━━━ Datos de entrada

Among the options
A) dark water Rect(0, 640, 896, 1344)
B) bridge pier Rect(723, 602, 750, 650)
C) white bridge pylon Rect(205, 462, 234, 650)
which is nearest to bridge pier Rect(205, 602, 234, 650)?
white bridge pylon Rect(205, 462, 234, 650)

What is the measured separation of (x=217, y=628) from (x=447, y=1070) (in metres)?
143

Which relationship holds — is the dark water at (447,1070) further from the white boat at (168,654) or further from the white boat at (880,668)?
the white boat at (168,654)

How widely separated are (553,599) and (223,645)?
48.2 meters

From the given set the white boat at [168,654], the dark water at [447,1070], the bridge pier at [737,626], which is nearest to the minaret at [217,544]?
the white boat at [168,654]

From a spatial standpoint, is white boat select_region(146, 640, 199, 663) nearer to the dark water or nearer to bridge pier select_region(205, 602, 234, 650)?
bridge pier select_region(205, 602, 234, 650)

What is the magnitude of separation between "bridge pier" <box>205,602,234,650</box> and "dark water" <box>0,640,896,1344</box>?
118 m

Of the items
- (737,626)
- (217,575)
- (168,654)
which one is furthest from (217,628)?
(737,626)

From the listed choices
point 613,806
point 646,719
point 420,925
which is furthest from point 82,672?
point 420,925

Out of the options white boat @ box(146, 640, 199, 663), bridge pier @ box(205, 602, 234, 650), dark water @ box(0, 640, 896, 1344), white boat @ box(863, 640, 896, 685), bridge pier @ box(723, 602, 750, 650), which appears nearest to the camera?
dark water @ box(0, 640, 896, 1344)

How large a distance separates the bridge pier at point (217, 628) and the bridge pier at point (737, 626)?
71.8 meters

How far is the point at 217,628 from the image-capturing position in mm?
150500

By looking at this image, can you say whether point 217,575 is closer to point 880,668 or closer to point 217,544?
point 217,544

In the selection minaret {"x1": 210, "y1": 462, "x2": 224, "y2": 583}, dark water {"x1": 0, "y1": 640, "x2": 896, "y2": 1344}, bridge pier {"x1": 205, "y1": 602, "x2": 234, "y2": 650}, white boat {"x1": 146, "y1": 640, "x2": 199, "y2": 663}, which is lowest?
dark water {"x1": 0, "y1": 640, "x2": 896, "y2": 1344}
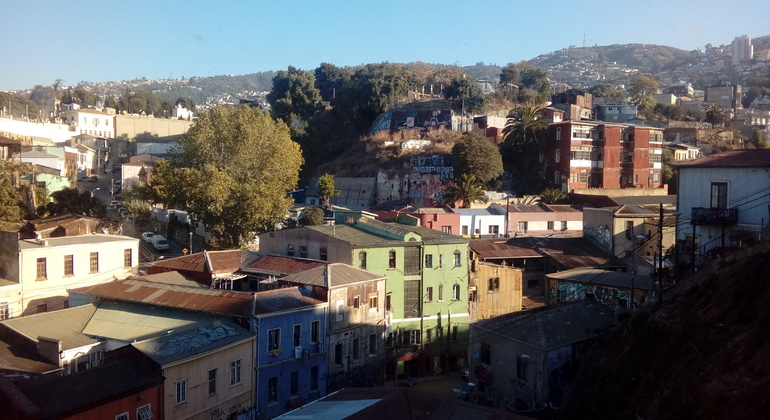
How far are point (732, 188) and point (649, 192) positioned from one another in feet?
96.5

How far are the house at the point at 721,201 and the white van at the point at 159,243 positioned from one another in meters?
28.1

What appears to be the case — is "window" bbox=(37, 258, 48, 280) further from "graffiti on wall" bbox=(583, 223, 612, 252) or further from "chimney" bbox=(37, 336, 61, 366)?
"graffiti on wall" bbox=(583, 223, 612, 252)

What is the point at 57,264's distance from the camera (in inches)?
1040

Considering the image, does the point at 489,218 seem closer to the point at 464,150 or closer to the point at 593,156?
the point at 464,150

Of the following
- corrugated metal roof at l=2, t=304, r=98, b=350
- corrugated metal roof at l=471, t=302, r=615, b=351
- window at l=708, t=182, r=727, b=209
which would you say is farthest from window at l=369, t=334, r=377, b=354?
window at l=708, t=182, r=727, b=209

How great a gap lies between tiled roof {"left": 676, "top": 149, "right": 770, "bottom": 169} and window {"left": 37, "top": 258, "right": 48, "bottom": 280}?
25.1 m

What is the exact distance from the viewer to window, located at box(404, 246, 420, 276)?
92.7 feet

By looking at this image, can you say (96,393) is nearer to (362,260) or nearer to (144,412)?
(144,412)

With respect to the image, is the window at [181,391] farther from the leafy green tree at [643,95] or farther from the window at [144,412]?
the leafy green tree at [643,95]

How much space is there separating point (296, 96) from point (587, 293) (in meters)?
50.0

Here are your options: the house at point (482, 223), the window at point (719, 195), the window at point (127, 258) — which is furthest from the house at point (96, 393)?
the house at point (482, 223)

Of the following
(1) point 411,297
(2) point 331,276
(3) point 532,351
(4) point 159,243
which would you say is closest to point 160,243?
(4) point 159,243

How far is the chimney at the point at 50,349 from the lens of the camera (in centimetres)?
1866

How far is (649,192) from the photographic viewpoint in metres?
51.4
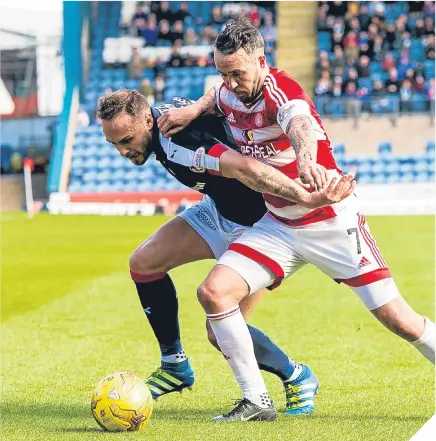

━━━━━━

Instrucciones: Escribe de nuevo las líneas que van desde la primera hasta la que contiene "48.2 meters", ambas incluidas. Cambia "dark water" por "calm water" y deja todo lo demás igual.

Respuesta completa:
Among the options
A) calm water Rect(0, 640, 896, 1344)
B) bridge pier Rect(723, 602, 750, 650)
C) white bridge pylon Rect(205, 462, 234, 650)
which is nearest to bridge pier Rect(205, 602, 234, 650)?
white bridge pylon Rect(205, 462, 234, 650)

What is the measured separation of (x=217, y=628) from (x=447, y=1070) (in metres)?
143

Which relationship holds — is the calm water at (447,1070) further from the white boat at (168,654) or further from the white boat at (880,668)?
the white boat at (168,654)

How widely separated are (553,599) and (223,645)?
48.2 meters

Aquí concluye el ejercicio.